-------- DATA FOR THIS EXERCISE
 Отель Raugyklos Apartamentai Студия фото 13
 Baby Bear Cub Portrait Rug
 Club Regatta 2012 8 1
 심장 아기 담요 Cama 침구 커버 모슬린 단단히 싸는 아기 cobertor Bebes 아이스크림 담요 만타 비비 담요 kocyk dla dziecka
----------------
-------- DATA FOR THIS EXERCISE
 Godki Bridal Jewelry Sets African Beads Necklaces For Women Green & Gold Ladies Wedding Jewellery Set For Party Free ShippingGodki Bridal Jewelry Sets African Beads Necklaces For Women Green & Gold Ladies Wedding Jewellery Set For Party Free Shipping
----------------
-------- DATA FOR THIS EXERCISE
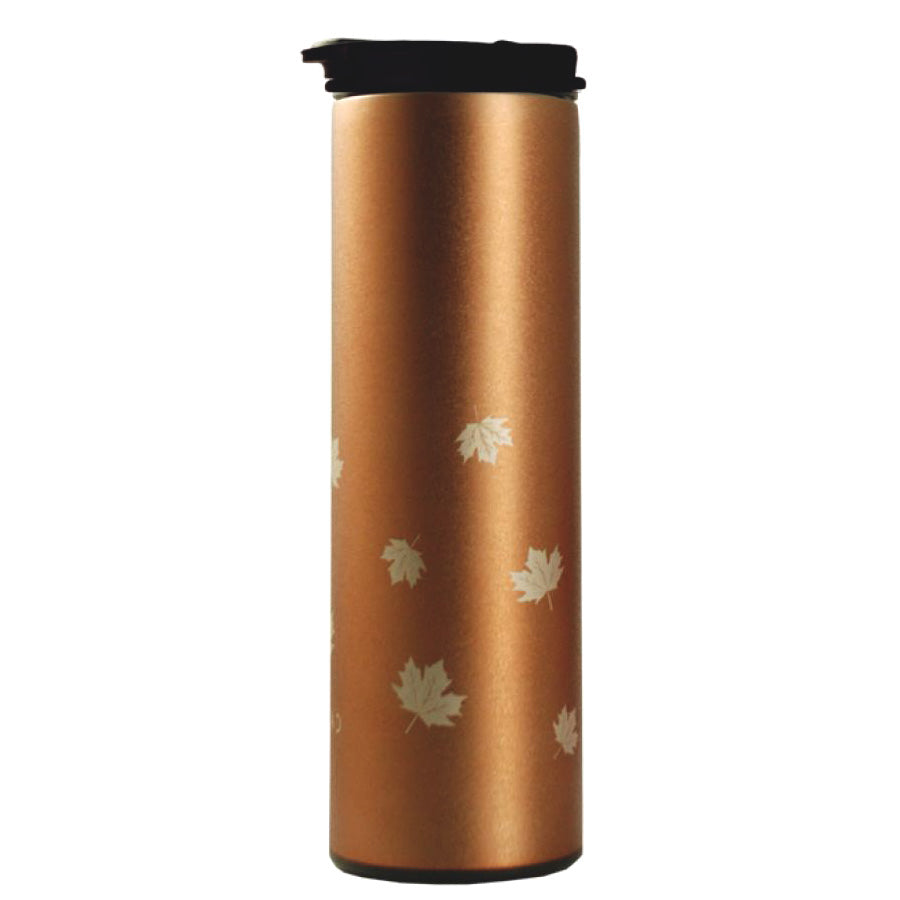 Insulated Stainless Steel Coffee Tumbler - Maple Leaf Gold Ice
----------------
* EXERCISE *
Would you output, from the records above, exactly the run of lines that starts at the line containing "Отель Raugyklos Apartamentai Студия фото 13" and ends at the line containing "심장 아기 담요 Cama", and only that run?

* EXERCISE SOLUTION *
 Отель Raugyklos Apartamentai Студия фото 13
 Baby Bear Cub Portrait Rug
 Club Regatta 2012 8 1
 심장 아기 담요 Cama 침구 커버 모슬린 단단히 싸는 아기 cobertor Bebes 아이스크림 담요 만타 비비 담요 kocyk dla dziecka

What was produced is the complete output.